## Available data
■ ■ ■ ■

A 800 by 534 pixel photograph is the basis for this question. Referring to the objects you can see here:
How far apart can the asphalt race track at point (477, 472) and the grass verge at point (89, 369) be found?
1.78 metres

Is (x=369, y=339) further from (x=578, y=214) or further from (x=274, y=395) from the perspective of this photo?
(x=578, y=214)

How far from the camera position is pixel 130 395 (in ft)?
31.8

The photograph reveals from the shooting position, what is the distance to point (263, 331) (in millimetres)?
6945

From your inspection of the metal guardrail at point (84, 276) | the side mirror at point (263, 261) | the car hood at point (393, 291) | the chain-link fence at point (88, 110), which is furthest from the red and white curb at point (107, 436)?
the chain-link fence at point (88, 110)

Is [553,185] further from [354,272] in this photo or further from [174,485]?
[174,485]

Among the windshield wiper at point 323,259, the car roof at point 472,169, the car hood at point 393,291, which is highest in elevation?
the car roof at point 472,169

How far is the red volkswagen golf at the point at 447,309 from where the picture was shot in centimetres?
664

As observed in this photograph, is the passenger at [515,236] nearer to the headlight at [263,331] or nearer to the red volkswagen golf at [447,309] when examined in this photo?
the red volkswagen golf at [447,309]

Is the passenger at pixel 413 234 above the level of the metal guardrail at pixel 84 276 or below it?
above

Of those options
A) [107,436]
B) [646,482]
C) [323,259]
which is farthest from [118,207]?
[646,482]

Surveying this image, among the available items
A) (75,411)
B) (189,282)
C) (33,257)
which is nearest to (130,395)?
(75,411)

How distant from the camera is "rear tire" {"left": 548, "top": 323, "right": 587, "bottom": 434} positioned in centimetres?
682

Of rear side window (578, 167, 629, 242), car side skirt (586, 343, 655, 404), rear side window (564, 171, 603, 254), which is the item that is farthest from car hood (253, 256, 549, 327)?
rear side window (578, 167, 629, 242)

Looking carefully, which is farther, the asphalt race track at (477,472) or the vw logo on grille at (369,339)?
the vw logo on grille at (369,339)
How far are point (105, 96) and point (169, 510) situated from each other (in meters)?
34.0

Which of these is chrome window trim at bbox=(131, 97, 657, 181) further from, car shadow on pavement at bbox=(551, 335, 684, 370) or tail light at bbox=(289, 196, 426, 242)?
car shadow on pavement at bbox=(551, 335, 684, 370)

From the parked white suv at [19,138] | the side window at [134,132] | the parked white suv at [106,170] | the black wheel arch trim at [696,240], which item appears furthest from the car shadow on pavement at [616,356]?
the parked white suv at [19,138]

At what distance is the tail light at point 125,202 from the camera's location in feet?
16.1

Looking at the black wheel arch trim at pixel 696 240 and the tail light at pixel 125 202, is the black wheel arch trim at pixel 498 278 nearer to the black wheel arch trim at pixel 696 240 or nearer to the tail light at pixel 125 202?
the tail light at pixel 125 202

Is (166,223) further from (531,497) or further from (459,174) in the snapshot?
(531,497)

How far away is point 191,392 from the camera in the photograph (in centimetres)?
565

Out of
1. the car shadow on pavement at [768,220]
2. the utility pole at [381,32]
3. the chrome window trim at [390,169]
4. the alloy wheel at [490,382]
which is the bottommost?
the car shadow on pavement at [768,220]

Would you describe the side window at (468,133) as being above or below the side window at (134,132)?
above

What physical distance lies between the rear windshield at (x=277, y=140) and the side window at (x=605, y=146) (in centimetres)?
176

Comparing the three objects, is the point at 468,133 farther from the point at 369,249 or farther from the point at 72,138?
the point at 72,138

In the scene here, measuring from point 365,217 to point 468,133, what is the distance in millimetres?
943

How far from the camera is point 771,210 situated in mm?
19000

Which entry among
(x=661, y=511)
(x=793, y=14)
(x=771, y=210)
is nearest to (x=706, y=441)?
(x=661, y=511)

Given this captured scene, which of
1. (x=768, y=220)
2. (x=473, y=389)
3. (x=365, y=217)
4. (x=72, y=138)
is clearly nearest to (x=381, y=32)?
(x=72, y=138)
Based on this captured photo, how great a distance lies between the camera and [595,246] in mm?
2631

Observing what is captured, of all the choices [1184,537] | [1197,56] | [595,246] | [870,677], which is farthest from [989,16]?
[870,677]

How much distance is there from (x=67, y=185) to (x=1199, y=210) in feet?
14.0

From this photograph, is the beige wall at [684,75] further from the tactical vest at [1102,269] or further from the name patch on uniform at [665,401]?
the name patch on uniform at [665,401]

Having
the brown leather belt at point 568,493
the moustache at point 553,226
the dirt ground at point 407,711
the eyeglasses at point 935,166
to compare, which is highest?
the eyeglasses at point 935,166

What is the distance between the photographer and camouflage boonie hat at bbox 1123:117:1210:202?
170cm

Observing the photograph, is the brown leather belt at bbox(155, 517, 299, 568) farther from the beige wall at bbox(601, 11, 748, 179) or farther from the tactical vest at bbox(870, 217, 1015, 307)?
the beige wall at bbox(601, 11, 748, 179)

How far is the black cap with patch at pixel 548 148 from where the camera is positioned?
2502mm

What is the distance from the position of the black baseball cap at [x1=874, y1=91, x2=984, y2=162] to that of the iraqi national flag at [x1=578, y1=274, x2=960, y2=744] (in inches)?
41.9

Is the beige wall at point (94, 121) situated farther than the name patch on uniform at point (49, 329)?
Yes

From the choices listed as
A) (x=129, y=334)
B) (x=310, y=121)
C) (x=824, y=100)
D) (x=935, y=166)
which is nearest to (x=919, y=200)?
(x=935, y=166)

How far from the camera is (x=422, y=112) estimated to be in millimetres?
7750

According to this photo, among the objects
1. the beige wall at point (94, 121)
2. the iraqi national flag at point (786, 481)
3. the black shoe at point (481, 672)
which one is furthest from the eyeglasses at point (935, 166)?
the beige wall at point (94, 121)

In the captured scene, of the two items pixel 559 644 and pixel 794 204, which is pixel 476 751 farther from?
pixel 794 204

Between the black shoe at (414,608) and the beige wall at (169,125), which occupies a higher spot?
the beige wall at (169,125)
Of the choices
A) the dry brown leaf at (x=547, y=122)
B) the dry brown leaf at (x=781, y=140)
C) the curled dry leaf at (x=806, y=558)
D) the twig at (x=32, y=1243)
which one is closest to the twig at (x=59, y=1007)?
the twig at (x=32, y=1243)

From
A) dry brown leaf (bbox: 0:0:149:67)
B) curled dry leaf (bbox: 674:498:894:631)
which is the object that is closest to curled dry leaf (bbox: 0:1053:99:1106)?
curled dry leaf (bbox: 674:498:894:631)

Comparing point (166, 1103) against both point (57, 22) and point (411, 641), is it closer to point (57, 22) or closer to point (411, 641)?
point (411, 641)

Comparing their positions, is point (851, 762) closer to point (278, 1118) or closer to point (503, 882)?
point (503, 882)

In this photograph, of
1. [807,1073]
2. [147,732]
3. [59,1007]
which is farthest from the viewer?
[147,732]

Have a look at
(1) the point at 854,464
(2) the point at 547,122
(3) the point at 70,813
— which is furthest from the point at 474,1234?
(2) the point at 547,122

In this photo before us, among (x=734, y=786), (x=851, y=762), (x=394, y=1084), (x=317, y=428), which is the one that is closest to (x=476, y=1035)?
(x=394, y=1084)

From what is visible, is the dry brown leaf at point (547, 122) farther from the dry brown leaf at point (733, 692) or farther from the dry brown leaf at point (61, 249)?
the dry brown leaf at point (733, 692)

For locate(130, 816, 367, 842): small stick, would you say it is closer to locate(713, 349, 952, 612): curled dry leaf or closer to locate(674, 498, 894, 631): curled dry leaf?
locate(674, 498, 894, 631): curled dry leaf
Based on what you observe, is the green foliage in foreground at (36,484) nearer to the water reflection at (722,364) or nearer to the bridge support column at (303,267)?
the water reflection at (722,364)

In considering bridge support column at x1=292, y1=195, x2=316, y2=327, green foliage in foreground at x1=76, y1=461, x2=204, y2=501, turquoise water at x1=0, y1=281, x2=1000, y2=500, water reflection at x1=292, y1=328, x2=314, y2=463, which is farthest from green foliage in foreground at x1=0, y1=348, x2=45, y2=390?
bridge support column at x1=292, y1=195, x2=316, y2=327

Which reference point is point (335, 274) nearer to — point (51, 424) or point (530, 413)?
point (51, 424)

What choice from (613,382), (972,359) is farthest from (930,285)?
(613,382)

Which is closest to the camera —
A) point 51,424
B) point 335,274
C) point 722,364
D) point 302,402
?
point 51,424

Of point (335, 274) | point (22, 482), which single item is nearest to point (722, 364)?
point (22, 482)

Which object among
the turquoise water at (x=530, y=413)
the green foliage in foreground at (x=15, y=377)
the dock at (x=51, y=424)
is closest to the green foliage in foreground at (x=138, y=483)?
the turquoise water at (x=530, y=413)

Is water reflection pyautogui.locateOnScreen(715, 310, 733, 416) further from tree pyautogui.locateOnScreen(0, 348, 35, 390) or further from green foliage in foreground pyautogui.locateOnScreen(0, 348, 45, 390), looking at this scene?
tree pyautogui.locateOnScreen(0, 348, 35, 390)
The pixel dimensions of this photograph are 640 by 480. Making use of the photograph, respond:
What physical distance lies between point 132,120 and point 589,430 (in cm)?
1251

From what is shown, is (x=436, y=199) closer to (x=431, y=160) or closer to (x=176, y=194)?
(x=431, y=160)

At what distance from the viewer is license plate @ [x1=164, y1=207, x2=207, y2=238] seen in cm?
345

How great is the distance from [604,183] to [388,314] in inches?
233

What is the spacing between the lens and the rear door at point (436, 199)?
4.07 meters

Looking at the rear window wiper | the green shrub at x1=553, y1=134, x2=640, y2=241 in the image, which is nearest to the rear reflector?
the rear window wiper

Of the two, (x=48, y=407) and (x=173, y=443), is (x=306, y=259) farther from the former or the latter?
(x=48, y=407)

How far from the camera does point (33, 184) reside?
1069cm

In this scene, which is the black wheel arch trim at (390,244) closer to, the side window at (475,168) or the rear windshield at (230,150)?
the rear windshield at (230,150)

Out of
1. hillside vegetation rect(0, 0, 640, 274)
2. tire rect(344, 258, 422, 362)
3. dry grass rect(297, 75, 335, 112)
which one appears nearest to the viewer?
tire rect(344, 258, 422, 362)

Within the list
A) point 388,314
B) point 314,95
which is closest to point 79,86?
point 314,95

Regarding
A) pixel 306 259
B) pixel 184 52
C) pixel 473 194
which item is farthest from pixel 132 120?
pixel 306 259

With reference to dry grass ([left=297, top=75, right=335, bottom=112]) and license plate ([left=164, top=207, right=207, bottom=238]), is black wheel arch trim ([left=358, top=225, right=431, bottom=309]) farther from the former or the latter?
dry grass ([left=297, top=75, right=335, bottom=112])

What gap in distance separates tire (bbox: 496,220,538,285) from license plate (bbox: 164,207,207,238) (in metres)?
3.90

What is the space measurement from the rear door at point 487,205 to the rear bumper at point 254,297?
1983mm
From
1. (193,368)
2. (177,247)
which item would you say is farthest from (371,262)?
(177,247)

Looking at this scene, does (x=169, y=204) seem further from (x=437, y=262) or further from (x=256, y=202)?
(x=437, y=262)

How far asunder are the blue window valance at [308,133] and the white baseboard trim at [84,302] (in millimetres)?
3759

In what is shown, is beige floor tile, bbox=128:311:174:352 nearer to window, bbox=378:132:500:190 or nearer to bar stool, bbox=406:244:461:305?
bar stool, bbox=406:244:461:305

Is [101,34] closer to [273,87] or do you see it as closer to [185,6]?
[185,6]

■ ■ ■ ■

## What this task involves
Copy out the records from the line containing "In what is shown, is" through the end of the records, including both of those end lines.

## Task response
In what is shown, is beige floor tile, bbox=128:311:174:352 nearer to window, bbox=378:132:500:190 or nearer to bar stool, bbox=406:244:461:305?
bar stool, bbox=406:244:461:305

Is [101,34] closer to [273,87] or do you see it as closer to [185,6]?
[185,6]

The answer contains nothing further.